Comprendre les robots humanoïdes

Les robots ont fait leur ses débuts sur scène le lendemain du Nouvel An 1921. Plus d’un demi-siècle avant que le monde n’aperçoive pour la première fois les droïdes de George Lucas, une petite armée d’humanoïdes argentés monta sur les scènes de la Première République tchécoslovaque. Ils étaient, à toutes fins utiles, des humanoïdes : deux bras, deux jambes, une tête – tout le tralala.

La pièce de Karel Čapek, RUR (Rossumovi Univerzální Roboti), a été un succès. Il a été traduit dans des dizaines de langues et joué partout en Europe et en Amérique du Nord. L’héritage durable de l’œuvre, cependant, réside dans l’introduction du mot « robot ». La signification du terme a beaucoup évolué au cours du siècle suivant, dans la mesure où les robots de Čapek étaient plus organiques que machines.

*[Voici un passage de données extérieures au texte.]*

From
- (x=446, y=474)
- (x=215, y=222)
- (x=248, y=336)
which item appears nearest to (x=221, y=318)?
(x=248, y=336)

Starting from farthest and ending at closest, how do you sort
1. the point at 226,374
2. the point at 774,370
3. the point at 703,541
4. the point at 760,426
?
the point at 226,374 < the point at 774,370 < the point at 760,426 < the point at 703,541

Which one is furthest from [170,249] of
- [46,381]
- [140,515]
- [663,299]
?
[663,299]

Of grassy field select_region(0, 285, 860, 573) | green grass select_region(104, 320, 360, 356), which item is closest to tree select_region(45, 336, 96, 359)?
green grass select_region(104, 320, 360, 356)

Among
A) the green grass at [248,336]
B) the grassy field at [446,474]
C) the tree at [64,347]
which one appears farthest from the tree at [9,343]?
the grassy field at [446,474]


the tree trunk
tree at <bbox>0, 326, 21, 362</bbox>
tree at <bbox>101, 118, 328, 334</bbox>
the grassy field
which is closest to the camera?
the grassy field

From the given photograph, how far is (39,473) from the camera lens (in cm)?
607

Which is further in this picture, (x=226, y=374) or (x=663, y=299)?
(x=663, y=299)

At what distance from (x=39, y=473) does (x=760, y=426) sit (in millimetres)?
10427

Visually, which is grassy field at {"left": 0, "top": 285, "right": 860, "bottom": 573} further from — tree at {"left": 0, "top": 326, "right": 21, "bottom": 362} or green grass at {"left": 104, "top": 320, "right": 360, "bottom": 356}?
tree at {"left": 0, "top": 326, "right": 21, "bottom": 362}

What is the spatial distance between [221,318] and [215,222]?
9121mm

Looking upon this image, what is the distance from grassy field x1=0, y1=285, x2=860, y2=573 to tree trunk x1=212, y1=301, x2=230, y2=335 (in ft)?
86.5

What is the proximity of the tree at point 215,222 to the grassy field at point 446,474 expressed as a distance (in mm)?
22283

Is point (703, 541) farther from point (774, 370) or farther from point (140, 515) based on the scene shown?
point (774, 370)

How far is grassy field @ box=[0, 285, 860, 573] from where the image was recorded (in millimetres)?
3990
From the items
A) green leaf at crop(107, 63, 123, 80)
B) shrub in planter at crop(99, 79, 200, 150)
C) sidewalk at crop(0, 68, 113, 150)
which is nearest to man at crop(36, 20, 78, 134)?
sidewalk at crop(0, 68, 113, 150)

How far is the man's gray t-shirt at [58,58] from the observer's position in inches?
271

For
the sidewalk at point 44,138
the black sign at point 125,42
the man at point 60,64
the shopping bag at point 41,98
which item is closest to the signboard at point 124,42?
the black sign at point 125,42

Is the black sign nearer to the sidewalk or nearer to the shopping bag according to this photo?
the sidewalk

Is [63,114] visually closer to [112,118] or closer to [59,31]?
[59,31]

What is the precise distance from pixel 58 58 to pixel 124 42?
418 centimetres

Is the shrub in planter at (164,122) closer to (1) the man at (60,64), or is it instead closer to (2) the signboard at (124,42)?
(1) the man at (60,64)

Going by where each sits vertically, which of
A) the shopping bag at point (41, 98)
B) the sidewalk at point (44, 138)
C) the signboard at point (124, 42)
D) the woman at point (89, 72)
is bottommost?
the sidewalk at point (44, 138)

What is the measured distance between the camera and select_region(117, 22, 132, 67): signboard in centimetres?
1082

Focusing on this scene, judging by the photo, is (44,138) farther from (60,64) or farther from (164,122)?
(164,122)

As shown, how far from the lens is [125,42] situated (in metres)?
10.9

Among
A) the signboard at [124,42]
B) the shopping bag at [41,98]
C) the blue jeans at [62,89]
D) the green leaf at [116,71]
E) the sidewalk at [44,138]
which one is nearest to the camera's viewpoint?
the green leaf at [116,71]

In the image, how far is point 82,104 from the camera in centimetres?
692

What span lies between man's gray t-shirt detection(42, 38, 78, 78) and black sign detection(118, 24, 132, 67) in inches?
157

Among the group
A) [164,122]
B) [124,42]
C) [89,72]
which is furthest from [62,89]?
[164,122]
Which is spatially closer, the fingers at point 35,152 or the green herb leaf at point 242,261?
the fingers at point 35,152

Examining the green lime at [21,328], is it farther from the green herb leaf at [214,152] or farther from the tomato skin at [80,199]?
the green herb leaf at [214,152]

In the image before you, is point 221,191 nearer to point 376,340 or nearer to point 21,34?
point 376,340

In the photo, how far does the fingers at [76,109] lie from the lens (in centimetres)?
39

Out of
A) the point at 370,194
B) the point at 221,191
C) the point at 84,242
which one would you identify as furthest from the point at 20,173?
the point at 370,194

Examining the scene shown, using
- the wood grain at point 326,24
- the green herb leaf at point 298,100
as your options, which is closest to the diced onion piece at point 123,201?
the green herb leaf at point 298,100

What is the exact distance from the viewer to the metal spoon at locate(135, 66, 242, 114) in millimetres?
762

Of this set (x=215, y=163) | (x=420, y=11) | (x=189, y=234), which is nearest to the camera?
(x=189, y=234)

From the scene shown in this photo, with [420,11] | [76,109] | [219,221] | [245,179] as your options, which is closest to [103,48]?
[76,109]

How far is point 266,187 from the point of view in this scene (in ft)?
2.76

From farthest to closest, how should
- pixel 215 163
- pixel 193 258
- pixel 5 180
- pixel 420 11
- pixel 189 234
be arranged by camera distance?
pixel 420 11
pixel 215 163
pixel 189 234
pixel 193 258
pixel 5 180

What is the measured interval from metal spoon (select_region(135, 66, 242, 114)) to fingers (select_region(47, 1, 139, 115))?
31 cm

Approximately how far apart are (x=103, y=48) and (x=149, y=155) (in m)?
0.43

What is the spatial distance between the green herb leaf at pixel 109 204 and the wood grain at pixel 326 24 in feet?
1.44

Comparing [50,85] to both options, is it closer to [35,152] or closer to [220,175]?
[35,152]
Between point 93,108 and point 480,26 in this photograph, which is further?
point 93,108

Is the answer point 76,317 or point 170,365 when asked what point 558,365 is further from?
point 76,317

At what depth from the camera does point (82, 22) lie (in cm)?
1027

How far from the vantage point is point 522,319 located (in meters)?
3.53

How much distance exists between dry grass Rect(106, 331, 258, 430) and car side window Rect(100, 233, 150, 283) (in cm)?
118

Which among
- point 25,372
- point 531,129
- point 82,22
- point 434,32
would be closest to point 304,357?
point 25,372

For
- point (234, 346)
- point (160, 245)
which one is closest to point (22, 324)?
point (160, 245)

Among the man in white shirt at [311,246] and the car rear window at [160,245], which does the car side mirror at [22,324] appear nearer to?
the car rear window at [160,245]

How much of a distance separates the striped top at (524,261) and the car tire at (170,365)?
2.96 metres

Des décennies de science-fiction ont cependant permis de garantir que l’image publique des robots ne s’éloigne pas trop de ses origines. Pour beaucoup, la forme humanoïde reste l’idéal du robot platonique – c’est juste que l’état de la technologie n’a pas rattrapé cette vision. Plus tôt cette semaine, Nvidia a organisé son propre défilé de robots sur scène lors de sa conférence des développeurs GTC, alors que le PDG Jensen Huang était flanqué d’images d’une demi-douzaine d’humanoïdes.

Bien que la notion d’humanoïde à usage général existe, par essence, depuis plus longtemps que le mot « robot », jusqu’à récemment, la réalisation de ce concept semblait totalement hors de portée. Nous n’en sommes pas encore là, mais pour la première fois, le concept est apparu à l’horizon.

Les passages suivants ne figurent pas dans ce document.